A few academic fields that are plural are mathematics, physics and forensics.
If you're behind on, say, your car payments, you're in "arrears."
"Dregs" are the remnants left at the bottom, for example, of a coffee pot that an inconsiderate person left behind instead of making a new pot.
Both "dreg" and "arrear" are words, too, but they're rarely used in the singular form.
I hope these words don't give anyone the "willies."
State legislatures sometimes tackle a "blue law" or two. Blue laws are those regulating some kind of behavior, often restricting actions on Sundays.
When I was a teenager in New York, one couldn't buy beer on Sundays before noon.
But why are they called blue laws?
I've read that in 17th-century Connecticut, the Puritans would print such laws on blue paper, and that name stuck through the centuries.
Snopes.com, the website that tracks down the truth of claims, reports that this is nonsense. Snopes maintains that a Connecticut reverend came up with the term himself, and the reason for the "blue" is unknown. Now I am disillusioned.
ALIKE BUT NOT ALIKE
Here are a few lines on homophones, words that sound the same but are spelled differently and have different meanings.
• Forgo, forego
To "forgo" is to go without something.
I'll forgo the Brussels sprouts so I will be certain to have room for a slice of that bittersweet chocolate tart.
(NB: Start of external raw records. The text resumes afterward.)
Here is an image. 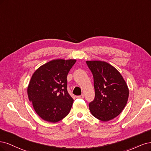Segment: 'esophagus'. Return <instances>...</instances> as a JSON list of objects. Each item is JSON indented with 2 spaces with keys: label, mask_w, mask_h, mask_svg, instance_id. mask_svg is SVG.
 I'll list each match as a JSON object with an SVG mask.
<instances>
[{
  "label": "esophagus",
  "mask_w": 151,
  "mask_h": 151,
  "mask_svg": "<svg viewBox=\"0 0 151 151\" xmlns=\"http://www.w3.org/2000/svg\"><path fill=\"white\" fill-rule=\"evenodd\" d=\"M76 98L77 99H83L84 98V95H78V96H76Z\"/></svg>",
  "instance_id": "1"
}]
</instances>
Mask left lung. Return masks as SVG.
Here are the masks:
<instances>
[{
    "mask_svg": "<svg viewBox=\"0 0 151 151\" xmlns=\"http://www.w3.org/2000/svg\"><path fill=\"white\" fill-rule=\"evenodd\" d=\"M93 76L95 98L90 102L91 114L101 121L114 119L123 110L129 98V89L120 73L109 63L87 61Z\"/></svg>",
    "mask_w": 151,
    "mask_h": 151,
    "instance_id": "obj_1",
    "label": "left lung"
}]
</instances>
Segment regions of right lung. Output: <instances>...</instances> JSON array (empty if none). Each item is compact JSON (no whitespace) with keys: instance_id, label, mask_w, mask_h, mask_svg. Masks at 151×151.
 Masks as SVG:
<instances>
[{"instance_id":"1","label":"right lung","mask_w":151,"mask_h":151,"mask_svg":"<svg viewBox=\"0 0 151 151\" xmlns=\"http://www.w3.org/2000/svg\"><path fill=\"white\" fill-rule=\"evenodd\" d=\"M75 60H55L34 73L27 88L29 100L41 119L60 121L69 114L73 99L67 90V75Z\"/></svg>"}]
</instances>
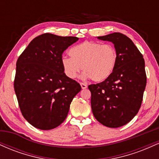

To "forego" means to go before. I had trouble thinking of a sentence for this one, because the word is more commonly used as "foregone." A "foregone conclusion" is when the outcome of something is certain.
Trust me when I say the game of blackjack has no foregone conclusions.
• Discrete, discreet
"Discrete" means something distinct or separate.
The twins looked alike but still had discrete personalities and tastes.
"Discreet" means subtle or unobtrusive.
Comedian Sarah Silverman would not be called a discreet performer.
• Compliment, complement
A "compliment" is something nice you say about someone. I remember the "i" in the middle by remembering that the word "kind" has an "i."
Let me compliment you on your knitting skills.
A "complement" is something that helps to complete something.
A pale ale is the perfect complement to this coffeecake.
Sources: Oxford Pocket Fowler's Modern English Usage, englishgrammar.org, snopes.com, mentalfloss.com, Oxford Dictionaries, about.com, Merriam-Webster.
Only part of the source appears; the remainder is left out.